Football is an instructive example of what moving to a globalised economy looks like. When you shift from a market of 50 million supporters to 5 billion consumers in little more than a decade, the sums start to water the eyes awfully quickly.

It is interesting that there isn't more backlash against Ronaldo or Messi committing blatant tax fraud in a country where youth unemployment was approaching 40%. But football tends to serve a palliative function in periods of crisis (which is partly why the more enlightened mill bosses came to embrace it, the last time the political economy so closely resembled our own). Also, the talent displayed on television is so obvious that, with some justification, people don't really begrudge them raking it in (or rather, earning the next step up from pocket change compared to the truly wealthy). I'd prefer for the Fiat workers to enjoy their share of the proceeds, but between Ronaldo and Agnelli, I'd take Ronaldo getting the cash any day.

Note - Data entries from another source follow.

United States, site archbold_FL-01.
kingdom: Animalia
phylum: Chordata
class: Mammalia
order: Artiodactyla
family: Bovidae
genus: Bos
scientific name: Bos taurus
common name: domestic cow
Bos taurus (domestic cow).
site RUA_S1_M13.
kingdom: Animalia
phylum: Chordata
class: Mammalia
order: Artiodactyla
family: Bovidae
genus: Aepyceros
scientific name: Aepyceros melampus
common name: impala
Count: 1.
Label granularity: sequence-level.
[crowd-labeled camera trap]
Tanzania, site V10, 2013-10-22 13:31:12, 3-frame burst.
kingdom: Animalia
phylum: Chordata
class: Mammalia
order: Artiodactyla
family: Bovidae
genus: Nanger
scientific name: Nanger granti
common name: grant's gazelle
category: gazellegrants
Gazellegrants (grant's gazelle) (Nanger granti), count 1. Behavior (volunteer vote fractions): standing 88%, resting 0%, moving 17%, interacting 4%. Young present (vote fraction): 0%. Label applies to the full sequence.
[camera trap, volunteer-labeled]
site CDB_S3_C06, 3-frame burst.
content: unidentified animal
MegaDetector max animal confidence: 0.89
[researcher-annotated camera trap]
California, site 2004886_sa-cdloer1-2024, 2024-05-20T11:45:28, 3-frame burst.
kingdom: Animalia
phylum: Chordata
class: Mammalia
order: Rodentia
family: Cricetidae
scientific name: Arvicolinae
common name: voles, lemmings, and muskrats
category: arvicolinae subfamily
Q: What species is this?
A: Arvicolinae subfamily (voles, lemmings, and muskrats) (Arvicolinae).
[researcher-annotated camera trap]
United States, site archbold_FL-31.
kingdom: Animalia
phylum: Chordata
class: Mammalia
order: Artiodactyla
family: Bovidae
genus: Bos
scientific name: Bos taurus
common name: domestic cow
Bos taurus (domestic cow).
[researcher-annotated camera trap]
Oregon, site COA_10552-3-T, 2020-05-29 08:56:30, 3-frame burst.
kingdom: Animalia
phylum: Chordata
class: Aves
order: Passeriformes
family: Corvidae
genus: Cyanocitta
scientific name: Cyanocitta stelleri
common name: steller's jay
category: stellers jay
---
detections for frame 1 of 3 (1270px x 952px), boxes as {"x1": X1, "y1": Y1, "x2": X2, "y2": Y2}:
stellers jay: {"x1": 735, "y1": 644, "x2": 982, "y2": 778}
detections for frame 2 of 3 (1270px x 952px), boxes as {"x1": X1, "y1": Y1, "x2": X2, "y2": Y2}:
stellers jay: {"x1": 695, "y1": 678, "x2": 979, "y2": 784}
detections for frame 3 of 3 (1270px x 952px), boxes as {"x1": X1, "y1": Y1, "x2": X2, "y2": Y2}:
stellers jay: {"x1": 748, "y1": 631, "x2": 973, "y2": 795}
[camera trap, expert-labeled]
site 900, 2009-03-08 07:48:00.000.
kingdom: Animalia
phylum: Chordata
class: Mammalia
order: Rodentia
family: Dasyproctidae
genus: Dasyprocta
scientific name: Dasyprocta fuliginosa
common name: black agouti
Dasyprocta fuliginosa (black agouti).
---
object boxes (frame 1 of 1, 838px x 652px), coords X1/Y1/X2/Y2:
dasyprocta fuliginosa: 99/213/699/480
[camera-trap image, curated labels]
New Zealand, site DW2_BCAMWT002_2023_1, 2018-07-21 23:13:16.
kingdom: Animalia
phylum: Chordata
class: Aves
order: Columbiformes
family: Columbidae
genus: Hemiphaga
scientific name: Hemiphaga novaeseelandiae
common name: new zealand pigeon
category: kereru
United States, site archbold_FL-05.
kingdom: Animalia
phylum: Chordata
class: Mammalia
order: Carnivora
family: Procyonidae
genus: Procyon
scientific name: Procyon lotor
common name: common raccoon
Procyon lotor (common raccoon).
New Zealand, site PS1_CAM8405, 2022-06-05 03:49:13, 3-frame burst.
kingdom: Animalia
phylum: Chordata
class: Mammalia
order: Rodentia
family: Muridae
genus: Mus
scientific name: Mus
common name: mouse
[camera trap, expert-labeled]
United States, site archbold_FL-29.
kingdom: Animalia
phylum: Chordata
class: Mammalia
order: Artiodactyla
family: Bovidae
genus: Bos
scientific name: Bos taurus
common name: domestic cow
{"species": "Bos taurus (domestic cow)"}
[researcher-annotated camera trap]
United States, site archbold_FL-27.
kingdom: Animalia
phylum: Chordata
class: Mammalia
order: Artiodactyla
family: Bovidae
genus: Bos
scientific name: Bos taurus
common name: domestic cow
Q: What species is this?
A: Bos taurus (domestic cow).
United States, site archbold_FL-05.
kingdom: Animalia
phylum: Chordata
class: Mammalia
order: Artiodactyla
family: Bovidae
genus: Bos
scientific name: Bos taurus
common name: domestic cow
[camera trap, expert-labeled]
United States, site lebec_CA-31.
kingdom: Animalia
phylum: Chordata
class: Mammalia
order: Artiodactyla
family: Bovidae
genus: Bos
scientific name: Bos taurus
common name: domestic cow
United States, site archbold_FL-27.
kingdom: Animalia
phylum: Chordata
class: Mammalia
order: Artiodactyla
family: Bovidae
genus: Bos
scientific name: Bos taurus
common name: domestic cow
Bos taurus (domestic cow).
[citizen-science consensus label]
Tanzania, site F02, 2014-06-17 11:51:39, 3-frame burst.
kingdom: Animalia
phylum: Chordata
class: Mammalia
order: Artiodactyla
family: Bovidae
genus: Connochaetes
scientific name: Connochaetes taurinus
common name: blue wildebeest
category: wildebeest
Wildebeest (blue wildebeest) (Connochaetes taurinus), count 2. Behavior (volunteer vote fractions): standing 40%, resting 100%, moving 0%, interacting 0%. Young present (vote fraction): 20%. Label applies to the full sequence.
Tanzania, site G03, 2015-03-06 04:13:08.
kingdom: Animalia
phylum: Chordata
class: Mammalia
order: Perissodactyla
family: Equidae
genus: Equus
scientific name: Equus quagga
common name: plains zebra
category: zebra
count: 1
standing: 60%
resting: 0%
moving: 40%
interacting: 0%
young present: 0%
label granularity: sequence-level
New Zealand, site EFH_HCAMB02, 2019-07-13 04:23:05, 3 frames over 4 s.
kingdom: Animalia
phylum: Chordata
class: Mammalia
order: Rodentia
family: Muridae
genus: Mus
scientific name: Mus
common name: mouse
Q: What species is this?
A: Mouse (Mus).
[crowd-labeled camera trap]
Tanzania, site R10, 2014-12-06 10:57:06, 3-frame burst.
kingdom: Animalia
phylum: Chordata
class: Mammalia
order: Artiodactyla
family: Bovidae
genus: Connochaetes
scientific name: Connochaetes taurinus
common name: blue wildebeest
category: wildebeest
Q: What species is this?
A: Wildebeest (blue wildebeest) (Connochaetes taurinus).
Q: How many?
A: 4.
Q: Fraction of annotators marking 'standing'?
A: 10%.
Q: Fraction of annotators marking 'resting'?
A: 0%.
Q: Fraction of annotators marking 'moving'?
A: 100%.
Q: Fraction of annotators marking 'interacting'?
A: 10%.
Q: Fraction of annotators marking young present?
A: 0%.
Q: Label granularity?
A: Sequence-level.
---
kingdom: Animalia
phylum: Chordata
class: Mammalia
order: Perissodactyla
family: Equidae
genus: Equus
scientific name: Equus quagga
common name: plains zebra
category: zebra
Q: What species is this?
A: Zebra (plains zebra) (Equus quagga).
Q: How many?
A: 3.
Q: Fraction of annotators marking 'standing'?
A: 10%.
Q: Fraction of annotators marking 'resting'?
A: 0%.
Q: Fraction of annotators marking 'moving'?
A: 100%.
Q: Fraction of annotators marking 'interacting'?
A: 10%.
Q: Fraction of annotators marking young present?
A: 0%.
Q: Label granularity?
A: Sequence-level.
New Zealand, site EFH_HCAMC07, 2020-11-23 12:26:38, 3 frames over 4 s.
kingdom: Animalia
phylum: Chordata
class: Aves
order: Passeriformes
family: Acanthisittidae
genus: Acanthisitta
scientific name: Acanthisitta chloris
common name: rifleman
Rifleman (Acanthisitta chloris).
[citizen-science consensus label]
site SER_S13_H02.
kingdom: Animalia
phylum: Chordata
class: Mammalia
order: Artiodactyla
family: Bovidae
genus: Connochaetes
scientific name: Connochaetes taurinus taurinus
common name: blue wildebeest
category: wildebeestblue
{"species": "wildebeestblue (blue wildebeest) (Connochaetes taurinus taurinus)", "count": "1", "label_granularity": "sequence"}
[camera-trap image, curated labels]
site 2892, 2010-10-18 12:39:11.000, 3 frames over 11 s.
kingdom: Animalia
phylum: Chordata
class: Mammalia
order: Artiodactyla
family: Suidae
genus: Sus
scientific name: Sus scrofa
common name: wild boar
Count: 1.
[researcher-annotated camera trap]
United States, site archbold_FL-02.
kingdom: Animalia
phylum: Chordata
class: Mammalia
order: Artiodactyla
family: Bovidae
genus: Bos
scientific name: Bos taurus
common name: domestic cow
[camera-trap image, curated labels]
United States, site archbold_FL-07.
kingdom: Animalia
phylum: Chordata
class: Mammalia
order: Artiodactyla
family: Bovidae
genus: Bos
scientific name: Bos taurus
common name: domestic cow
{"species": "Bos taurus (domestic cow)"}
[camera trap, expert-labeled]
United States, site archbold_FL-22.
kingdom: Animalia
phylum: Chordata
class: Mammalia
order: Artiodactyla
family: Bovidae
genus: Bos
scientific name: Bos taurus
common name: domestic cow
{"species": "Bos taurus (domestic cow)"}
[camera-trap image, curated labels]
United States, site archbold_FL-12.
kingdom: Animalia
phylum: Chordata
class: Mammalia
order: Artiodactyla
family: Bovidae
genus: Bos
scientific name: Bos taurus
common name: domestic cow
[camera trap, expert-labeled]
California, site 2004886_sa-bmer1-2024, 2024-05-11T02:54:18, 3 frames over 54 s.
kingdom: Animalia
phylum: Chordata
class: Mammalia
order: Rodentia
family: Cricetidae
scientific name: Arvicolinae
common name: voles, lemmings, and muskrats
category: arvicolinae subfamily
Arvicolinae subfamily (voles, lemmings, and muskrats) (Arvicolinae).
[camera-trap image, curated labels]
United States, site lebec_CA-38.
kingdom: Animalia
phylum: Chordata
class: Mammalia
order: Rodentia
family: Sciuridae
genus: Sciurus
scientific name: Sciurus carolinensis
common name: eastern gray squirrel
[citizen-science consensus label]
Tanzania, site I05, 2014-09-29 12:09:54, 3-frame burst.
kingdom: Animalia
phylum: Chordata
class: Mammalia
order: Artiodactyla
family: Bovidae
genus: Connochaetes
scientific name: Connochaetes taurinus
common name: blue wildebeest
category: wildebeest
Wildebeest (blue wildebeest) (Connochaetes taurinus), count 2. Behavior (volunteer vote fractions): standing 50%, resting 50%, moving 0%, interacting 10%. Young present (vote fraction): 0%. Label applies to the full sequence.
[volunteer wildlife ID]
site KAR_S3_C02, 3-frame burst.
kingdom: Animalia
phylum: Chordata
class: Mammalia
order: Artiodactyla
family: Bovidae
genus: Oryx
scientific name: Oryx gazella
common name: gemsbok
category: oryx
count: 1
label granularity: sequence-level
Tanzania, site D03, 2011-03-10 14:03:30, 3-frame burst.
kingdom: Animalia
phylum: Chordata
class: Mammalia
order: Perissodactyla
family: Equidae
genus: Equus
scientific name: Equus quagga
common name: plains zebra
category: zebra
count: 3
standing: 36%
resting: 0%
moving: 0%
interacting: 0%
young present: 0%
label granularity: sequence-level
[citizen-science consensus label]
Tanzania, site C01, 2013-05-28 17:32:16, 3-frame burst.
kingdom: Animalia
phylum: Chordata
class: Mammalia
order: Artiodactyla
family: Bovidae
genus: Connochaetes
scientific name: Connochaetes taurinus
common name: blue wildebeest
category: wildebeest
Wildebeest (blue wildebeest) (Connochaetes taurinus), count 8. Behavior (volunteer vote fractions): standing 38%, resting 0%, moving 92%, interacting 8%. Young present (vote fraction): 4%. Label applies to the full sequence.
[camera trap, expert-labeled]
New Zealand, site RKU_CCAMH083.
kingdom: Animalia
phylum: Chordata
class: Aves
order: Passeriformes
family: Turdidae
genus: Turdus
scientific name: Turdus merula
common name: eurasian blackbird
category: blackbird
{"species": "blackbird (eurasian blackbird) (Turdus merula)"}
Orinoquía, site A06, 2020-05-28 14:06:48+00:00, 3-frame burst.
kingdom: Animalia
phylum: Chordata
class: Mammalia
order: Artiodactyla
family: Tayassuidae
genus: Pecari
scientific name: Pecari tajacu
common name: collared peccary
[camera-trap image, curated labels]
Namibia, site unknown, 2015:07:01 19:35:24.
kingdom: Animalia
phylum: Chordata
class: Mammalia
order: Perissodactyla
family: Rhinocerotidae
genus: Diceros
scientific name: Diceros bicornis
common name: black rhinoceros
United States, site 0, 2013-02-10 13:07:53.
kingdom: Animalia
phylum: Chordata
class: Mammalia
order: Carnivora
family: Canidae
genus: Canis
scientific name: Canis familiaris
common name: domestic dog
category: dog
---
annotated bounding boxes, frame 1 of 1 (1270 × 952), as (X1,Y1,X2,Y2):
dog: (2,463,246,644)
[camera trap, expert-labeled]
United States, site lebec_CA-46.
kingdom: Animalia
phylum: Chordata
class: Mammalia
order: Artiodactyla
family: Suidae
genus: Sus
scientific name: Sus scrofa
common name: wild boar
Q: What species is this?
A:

Anyhow, what's happening to football is just a symptom of broader trends. £50m on a Brazilian with 12 decent games to his name is, for someone like Usmanov, the equivalent of us placing a fiver at William Hill.

I think part of the reason why our politics haven't imposed a more sensible arrangement is that the amount of concentrated wealth is so staggering that it's very difficult for people to even conceive it. Value ceases to be tangible once you've passed the first hundred-million.

Well I suppose there has already been a microcosm of the issue here in this truncated debate, in that we have a degree of power in the money we plough into the sport, whether on the gate, through merchandising or via television subscriptions, but despite many disagreeing with the way the sport has gone, it's hard to wean ourselves from it. It's that level of devotion/addiction that has allowed the sport to grow/mutate into its current form isn't it?
 
Football is no longer a sport, but a manifestation of raw capitalism.

Speculate to accumulate, supply and demand, and the complexities of consumerism.

We all appreciate that transfer fees, players salaries, and the way fans are now treated are all obscene.

It's too late for me to give up on supporting Everton FC, but I have no illusions as to the state of affairs.